J.
Todos los cuentos cortos comienzan con, “Había una vez…” o “Érase una vez...” ya que quieren que nos transportemos a otro universo, donde el espacio y el tiempo parecen transformarse en meras concepciones mortales de una inexistencia.
Pues bien, en este momento los invito a no tomar dicho camino ya que en nuestro “Había una vez.” no sólo Había una vez, sino que aún hay y muchas veces por contar…
Tierra de nadie, población: 40 in-habitantes.
Hora: 4 pm.
El vuelve a mirar su reloj, viendo como el tiempo no corre. Vuelve a retomar la canción que suena en sus auriculares y suspira, mientras sigue pensando en que si estuviera tras bambalinas, todo tendría un desenlace muy diferente.

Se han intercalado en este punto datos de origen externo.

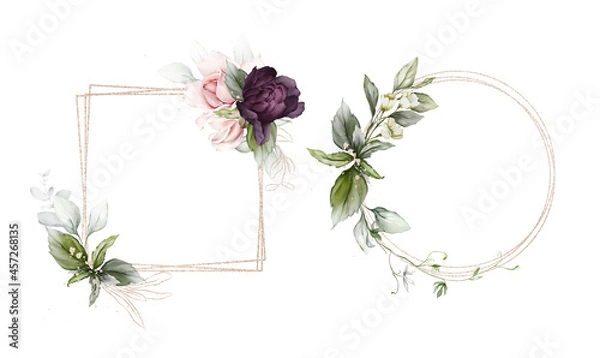 Fototapeta Set of gold frames with pastel flowers for wedding invitations, cards, packaging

Si estuviera tras bambalinas, tal vez quien no tiene el valor de ser o hacer feliz, por lo menos, tomaría una decisión.
Es por eso que la forma más sencilla de demostrar qué tan importante es para él, es la de cambiar sus expresiones, como el cambio de escena en las obras a las que tanto ama asistir, sabiendo que ninguna será igual, aún siendo la misma escena, de la misma obra; el intento en él de replicar esa emoción es lo que hace que demuestre que importa.
Mientras mira la pantalla del ordenador, ve su reflejo y se pregunta, a dónde fue aquel con ojos pícaros que algún momento correspondía esos encuentros?
Una vez terminada su labor, comienza lo que para él, será su mayor aventura, redescubrirse en medio de sus peros, sus miedos, sus desaciertos, tristezas; Todo para ver lo que muchos en la tierra de nadie ven.
Mientras el sólo ve un reflejo, otros ven dedicación, entrega, un ser de carácter firme, corazón enorme y sonrisa vibrante. Alguien que sin importar sus desaciertos, brilla intensamente, con más coraje y valentía que el promedio de la población en la tierra de nadie.
Allí, en esa tierra de nadie, donde de nada sirve el esfuerzo, él se esfuerza; muestra su mejor cara.